In the space of a very few years we grow from children totally dependent on our parents (or some adult in charge) to, hopefully, become responsible adults. We experience more ‘changes’ in our lives, our mental outlook and well being between the ages of twelve and twenty-two than at any other time throughout our lives. For most of us those are good changes.

 

When we become adults we work to make a living–some of us own our own businesses large enough to employ others. Some go into service for others from banking to government to health to retail. Others spend their lives on a kind of seniority stepping stone from the production line in a small factory to an executive controlling a large corporation. Many of us will thrive through several occupations during our lifetime. Some will struggle to find that one occupation that suits them the best.

 

By the time we reach thirty years of age most will own–or want to own–their own home. Most will settle into a monogamous relationship they hope will last their lifetime and most will have children. After thirty, life begins to gradually slow down. We become more relaxed and accepting of ourselves and our lifestyles.

 

Personally, I faced fifty much easier than I did thirty.
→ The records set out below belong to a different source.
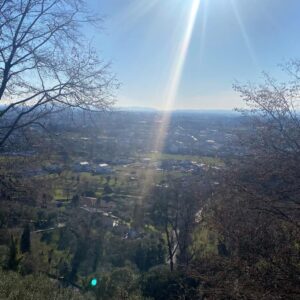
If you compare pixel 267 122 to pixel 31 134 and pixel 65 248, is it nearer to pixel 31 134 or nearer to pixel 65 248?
pixel 31 134

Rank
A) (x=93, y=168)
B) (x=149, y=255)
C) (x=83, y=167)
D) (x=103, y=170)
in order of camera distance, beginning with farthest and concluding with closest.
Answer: (x=103, y=170) → (x=93, y=168) → (x=83, y=167) → (x=149, y=255)

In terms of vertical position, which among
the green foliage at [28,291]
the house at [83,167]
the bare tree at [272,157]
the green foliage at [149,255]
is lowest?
the house at [83,167]

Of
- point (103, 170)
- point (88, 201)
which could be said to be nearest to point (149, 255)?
point (88, 201)

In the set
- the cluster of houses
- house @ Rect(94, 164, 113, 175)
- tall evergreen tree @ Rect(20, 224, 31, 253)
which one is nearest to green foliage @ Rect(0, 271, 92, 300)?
tall evergreen tree @ Rect(20, 224, 31, 253)

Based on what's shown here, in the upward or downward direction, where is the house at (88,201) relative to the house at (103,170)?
upward

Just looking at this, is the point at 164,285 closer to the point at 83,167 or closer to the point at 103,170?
the point at 83,167

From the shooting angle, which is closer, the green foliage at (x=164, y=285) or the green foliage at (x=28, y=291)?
the green foliage at (x=28, y=291)

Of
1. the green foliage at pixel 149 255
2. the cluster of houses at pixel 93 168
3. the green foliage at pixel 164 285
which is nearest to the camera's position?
the green foliage at pixel 164 285

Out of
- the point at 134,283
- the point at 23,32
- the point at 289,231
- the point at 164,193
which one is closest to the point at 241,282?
the point at 289,231

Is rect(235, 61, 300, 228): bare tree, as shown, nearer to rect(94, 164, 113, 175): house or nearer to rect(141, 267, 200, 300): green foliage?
rect(141, 267, 200, 300): green foliage

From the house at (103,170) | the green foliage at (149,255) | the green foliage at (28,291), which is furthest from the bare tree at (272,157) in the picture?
the house at (103,170)

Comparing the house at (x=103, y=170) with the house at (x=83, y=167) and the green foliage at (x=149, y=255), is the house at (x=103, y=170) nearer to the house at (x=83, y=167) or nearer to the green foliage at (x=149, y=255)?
the house at (x=83, y=167)
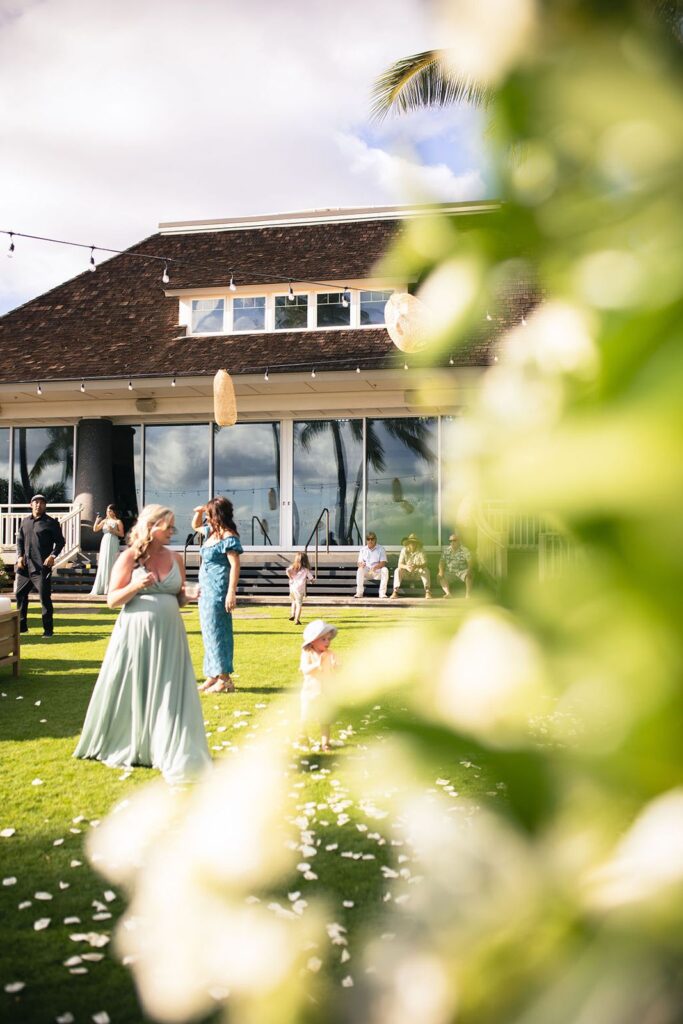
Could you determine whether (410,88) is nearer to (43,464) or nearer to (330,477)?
(330,477)

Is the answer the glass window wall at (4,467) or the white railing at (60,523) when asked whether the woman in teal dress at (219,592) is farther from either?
the glass window wall at (4,467)

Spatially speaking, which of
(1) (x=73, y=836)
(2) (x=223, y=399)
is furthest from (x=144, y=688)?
(2) (x=223, y=399)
At thirty my life was a chaos of questions and mayhem. By forty, I was experiencing the beginning stages of some serious health issues. But by fifty I had put all of that behind, having settled into my life as wife and mother, writer, farmer and teacher. I began to look forward to the easy years of old age. I thought those years were a long way off…then. They’re creeping up faster than I care to face them.

 

As the years pass by I have learned to ‘accept’ some changes with a mixture of sadness and yet, deep joy. Such as, watching my sons mature and develop their own awareness of life as successful young men.

 

There are ‘changes’ I wish I had more control over. The economy, for instance, or at least my role in contributing to the economy by paying my bills and spending frugally while still supporting the small business that are the backbone of capitalism that makes this United States thrive.

 

Then there are the ‘changes’ I can do absolutely nothing about. Tornados, hurricanes and floods, for instance. Or, the recent death of a very dear friend from cancer.

 

I have often heard someone say, ‘If I only knew then what I know now.” I guess that is one way to accept change. But we can’t go back. We can only learn as we move forward.

 

Perhaps the most intelligent approach to ‘change’ is acquired through this prayer:

 

“Lord, grant me the serenity to accept the things I cannot change; Courage to change the things I can; and Wisdom to know the difference.”